Print the line that contains "As shown in" and every line after it through the last line of the records below, exactly as written and nothing else.

Spatial question entries:
○ ○ ○
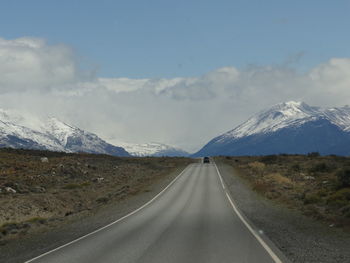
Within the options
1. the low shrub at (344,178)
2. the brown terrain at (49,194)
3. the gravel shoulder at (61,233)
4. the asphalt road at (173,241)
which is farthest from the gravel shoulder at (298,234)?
the brown terrain at (49,194)

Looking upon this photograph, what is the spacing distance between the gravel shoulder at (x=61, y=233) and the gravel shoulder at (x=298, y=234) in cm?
736

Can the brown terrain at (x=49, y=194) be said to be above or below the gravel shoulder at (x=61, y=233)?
above

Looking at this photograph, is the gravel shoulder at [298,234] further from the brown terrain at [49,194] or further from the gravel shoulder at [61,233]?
the brown terrain at [49,194]

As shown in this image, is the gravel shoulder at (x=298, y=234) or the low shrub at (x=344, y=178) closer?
the gravel shoulder at (x=298, y=234)

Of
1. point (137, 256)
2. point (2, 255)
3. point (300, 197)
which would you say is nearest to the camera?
point (137, 256)

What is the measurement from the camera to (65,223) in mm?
22734

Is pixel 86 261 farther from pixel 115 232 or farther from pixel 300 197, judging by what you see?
pixel 300 197

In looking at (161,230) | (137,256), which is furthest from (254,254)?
(161,230)

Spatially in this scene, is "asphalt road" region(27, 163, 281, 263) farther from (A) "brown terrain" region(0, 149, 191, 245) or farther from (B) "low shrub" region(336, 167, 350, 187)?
(B) "low shrub" region(336, 167, 350, 187)

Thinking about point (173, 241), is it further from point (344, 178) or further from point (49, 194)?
point (49, 194)

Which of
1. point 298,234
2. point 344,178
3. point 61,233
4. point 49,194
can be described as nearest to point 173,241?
point 298,234

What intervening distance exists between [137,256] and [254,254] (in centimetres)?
332

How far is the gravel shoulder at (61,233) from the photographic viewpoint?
47.4 ft

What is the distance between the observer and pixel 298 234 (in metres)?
○ ○ ○
Answer in full
As shown in this image, is the gravel shoulder at (x=298, y=234) or the low shrub at (x=344, y=178) closer?
the gravel shoulder at (x=298, y=234)

Of
1. point (137, 256)
2. point (2, 255)
3. point (300, 197)
which would you say is nearest to the camera?
point (137, 256)

What is the measurement from the camera to (65,223) in mm?
22734

Is pixel 86 261 farther from pixel 115 232 or farther from pixel 300 197, judging by what you see?
pixel 300 197

In looking at (161,230) | (137,256), which is furthest from (254,254)?
(161,230)

Spatially in this scene, is "asphalt road" region(27, 163, 281, 263) farther from (A) "brown terrain" region(0, 149, 191, 245) or farther from (B) "low shrub" region(336, 167, 350, 187)?
(B) "low shrub" region(336, 167, 350, 187)

Thinking about point (173, 241), is it further from point (344, 178) or further from point (49, 194)?
point (49, 194)

Which of
1. point 298,234
2. point 344,178
3. point 61,233
4. point 49,194
can be described as nearest to point 173,241?
point 298,234

What intervening distance exists between [137,256] and [254,254] (in centimetres)?
332

How far is the gravel shoulder at (61,233) from the photographic viewpoint?
47.4 ft

What is the distance between the observer and pixel 298 234 (in metres)?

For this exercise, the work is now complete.